Are Drivers For Amazon, Lyft Or Uber Today’s Version Of Factory Workers?

By Gordon Dickson
Fort Worth Star-Telegram

WWR Article Summary (tl;dr) Freelancing, as opposed to working full-time for a single employer, has become increasingly common in the United States job market, and if current trends continue, soon might become more of a norm than an exception.

FORT WORTH

About a year ago, 60-year-old Johnny Pollard found himself in need of a job, fast.

His longtime employer, a Grapevine freight trucking company, had gone out of business.

Pollard worried about interviewing for jobs because of his age, so instead he decided to try freelancing as a driver for Uber.

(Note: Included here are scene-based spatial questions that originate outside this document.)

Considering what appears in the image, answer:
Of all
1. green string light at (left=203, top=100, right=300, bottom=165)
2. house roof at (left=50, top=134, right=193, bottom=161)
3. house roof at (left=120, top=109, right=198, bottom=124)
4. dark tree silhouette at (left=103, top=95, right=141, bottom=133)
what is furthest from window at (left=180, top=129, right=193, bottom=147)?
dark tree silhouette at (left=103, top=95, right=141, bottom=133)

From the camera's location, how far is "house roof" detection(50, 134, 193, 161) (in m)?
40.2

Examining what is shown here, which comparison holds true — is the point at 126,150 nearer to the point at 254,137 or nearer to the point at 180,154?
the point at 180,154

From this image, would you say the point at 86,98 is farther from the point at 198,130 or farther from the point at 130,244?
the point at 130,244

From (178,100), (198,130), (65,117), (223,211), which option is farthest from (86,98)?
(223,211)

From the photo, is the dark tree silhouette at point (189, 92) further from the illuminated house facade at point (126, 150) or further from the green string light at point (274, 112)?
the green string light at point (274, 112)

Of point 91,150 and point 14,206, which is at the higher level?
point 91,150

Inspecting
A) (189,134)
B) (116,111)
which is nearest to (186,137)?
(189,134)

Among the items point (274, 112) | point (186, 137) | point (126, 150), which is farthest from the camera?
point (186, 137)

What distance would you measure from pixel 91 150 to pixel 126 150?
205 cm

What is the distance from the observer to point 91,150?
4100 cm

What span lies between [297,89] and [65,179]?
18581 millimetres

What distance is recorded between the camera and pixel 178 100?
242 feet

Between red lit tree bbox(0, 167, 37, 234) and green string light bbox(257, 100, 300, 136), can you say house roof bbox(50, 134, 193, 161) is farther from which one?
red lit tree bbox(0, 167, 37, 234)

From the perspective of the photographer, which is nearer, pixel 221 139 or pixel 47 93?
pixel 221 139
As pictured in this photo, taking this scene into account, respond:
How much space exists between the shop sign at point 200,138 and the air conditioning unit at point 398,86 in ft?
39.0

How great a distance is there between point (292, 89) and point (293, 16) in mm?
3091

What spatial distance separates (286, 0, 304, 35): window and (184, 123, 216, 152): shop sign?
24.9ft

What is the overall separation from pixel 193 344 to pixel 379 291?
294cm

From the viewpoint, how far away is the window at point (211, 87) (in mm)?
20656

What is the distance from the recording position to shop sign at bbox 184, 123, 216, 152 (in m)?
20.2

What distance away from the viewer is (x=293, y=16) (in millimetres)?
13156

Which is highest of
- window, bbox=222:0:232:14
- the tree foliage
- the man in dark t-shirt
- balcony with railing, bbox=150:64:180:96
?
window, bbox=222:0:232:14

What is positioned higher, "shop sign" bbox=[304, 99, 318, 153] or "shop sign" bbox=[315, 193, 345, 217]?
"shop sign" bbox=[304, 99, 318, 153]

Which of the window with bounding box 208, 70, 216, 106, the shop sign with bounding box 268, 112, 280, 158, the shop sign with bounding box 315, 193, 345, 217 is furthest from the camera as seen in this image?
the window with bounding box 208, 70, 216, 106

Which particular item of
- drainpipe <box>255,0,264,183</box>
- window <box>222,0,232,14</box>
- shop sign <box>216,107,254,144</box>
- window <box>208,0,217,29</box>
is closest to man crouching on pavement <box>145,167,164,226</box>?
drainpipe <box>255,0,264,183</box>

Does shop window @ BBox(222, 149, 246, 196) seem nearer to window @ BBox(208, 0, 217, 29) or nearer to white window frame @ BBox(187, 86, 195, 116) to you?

And now, he is one of the shining stars at the ride-hailing company, grossing $1,200 to $1,800 per week giving customers rides all over the Dallas-Fort Worth region.

“Uber saved me from unemployment,” the Haltom City resident said on a recent morning after picking up passengers in downtown Fort Worth. “It has given me an opportunity to keep making a little money, and continue contributing to the community.”

Freelancing, as opposed to working full-time for a single employer, has become increasingly common in the United States job market, and if current trends continue, soon might become more of a norm than an exception.

Already, more than a third of the United States’ workforce (57.3 million people) is working for employers on a freelance basis, an increase of nearly 30 percent from a year earlier, according to a report titled “Freelancing in America: 2017.” The fourth annual report by Upwork and Freelancers Union predicts that by 2027 a majority of the U.S. workforce will be engaged in contractual work of some kind.

Companies such as Uber, its growing competitor Lyft, and Amazon are among the industry leaders in hiring freelance workers in the “on-demand economy,” sometimes referred to as the “gig economy,” or “sharing economy.”